Primero, afirmaban: no hay criterio de verdad. El hombre no puede llegar a la verdad, por la ineficacia de sus medios (en esto, se inspiraban en los sofistas). Los sentidos se engañan permanentemente y la razón, con sus silogismos, sólo corrobora lo que quiere demostrar de antemano. Con ello, se oponen al dogmatismo (confianza ingenua de la razón en conocer) y al sensualismo (las impresiones sensoriales como criterio de verdad).
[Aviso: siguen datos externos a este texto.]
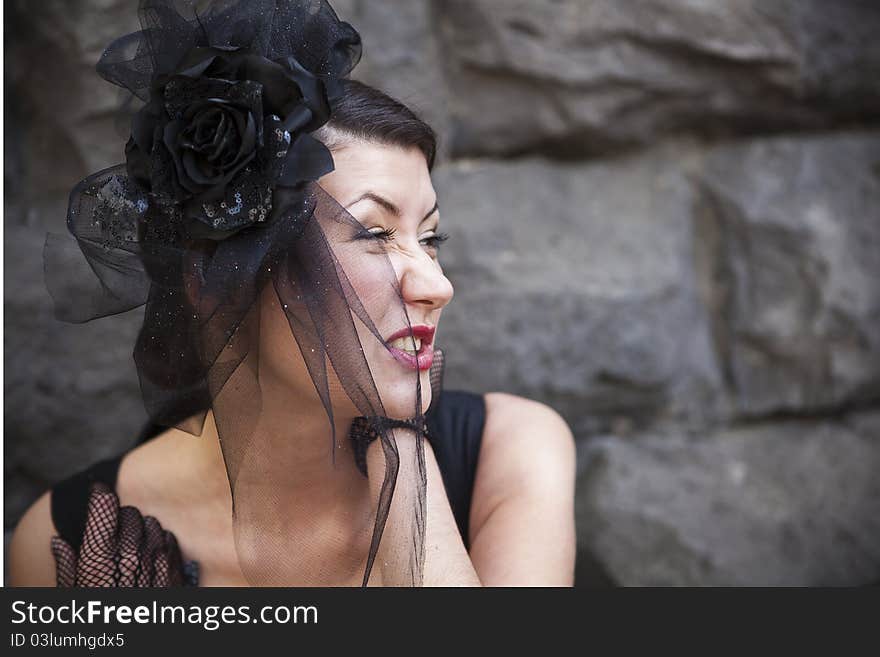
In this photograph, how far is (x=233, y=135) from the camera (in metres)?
1.10

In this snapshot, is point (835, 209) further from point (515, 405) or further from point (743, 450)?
point (515, 405)

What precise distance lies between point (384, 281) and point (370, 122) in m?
0.25

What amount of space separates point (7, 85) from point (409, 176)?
0.93 meters

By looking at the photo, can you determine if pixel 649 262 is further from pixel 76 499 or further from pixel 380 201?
pixel 76 499

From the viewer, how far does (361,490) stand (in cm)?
132

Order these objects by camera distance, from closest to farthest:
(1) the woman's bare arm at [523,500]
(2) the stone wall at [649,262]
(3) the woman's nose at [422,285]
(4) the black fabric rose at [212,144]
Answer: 1. (4) the black fabric rose at [212,144]
2. (3) the woman's nose at [422,285]
3. (1) the woman's bare arm at [523,500]
4. (2) the stone wall at [649,262]

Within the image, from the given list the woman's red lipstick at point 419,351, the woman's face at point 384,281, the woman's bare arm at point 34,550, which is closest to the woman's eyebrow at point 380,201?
the woman's face at point 384,281

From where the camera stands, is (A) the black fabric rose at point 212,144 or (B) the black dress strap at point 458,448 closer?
(A) the black fabric rose at point 212,144

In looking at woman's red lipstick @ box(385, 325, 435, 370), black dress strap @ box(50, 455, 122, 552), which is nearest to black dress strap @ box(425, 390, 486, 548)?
woman's red lipstick @ box(385, 325, 435, 370)

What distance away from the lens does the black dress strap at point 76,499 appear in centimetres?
151

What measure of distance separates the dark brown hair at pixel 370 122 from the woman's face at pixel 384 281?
2 centimetres

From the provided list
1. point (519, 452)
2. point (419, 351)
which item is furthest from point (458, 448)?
point (419, 351)

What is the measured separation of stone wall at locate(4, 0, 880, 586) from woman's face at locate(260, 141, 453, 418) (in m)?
0.64

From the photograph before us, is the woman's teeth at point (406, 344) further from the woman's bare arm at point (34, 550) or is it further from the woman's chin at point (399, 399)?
the woman's bare arm at point (34, 550)
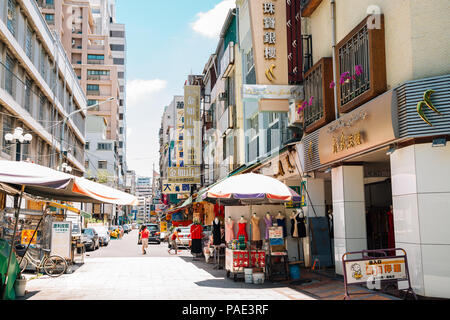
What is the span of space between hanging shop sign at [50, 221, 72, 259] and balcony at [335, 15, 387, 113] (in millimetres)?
10721

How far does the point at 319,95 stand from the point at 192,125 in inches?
992

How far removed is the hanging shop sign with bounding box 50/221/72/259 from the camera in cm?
1767

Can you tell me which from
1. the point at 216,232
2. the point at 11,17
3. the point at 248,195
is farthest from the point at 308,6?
the point at 11,17

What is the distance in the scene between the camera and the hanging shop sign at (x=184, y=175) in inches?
1485

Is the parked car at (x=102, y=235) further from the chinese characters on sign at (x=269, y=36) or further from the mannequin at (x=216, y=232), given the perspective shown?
the chinese characters on sign at (x=269, y=36)

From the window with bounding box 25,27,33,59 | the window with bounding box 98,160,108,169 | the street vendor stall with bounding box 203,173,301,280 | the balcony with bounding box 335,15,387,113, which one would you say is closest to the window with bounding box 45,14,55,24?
the window with bounding box 98,160,108,169

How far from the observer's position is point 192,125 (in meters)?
39.9

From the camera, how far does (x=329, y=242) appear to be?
16.3 metres

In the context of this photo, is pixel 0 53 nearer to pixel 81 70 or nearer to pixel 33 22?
pixel 33 22

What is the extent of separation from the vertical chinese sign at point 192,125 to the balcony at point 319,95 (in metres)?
22.6

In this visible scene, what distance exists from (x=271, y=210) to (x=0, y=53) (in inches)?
672

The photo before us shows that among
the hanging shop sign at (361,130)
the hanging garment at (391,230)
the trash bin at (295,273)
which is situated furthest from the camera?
the hanging garment at (391,230)

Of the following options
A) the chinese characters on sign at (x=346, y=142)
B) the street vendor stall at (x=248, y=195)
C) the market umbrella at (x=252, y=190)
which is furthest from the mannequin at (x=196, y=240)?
the chinese characters on sign at (x=346, y=142)

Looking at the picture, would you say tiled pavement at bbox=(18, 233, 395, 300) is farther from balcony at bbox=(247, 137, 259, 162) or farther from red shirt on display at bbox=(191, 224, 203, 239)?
balcony at bbox=(247, 137, 259, 162)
Escepticismo significa cavilación. El escéptico propone una actitud coherente con la imposibilidad del conocimiento humano: la suspensión del juicio (la llamada epojé). Debemos callar. Debemos reconocer nuestros límites y no hablar de nada. Los escépticos llamaron esta actitud afasia. De nada de lo que hablemos sabremos algo; por lo tanto, ¿con qué objeto hacerlo? Esta ignorancia recuerda la docta ignorancia socrática, aunque llevada a su extremo: el hombre no puede saber nada.
Es decir, podremos hablar de la dulzura de la miel o de la aspereza de la lengua del gato, pero esas son sólo sensaciones: la miel en sí no es dulce y la lengua del gato no es en sí áspera.
El escéptico alcanza la felicidad mediante la epojé, es decir, mediante la suspensión del juicio. La tranquilidad radica en no opinar ni turbar nuestros sentidos de sensaciones. No es necesario pedirle a la razón que se enmarañe con silogismos.
La ataraxia se alcanza mediante la abstención de las opiniones y la afasia.
A MODO DE CONCLUSIÓN
Hemos planteado las diferencias y similitudes de las tres principales escuelas helenísticas. La conclusión de este trabajo no será sino un breve resumen de lo ya dicho, concebido alrededor de la siguiente premisa: ¿Cómo alcanza el hombre la felicidad?
Para la obtención de la misma, siete conceptos son esenciales, según vimos:
La areté (virtud), la ataraxia (imperturbabilidad), la apatía (insensibilidad), autarquía (autonomía), la voluptas (el placer), la epojé (la suspensión del juicio) y la afasia (ausencia de palabra).
Hemos analizado cómo, cada una de las escuelas, aplica para la obtención de la felicidad cada uno de ellos y traza, así, un camino propio a seguir.
La felicidad se presenta desde los helénicos como un estado de serenidad, de ausencia de dolor y turbaciones. La calma del espíritu es siempre clave. La felicidad se define como un bien que debe adquirirse mediante la persistencia en hábitos virtuosos, en la cuidada comprensión de la naturaleza del mundo, la naturaleza, el hombre y sus criterios de verdad.
Para los helénicos, la filosofía es el único lenguaje para ser sabio. Y, a diferencia de sus predecesores, la filosofía no está destinada para ciudadanos atenienses u hombres libres, sino para todos: esclavos, mujeres, prostitutas, comerciantes, políticos o extranjeros. Todos pueden ser filósofos, si se lo proponen. Pues el filósofo no distingue clase o frontera geográfica: la patria del hombre es toda la tierra y la sabiduría está al alcance de quienes la buscan.
La cualidad distintiva del sabio, después de todo, no es su capacidad para pensar: sino su maestría en el arte de ser feliz, de aplicar el pensamiento a la acción y a la vida.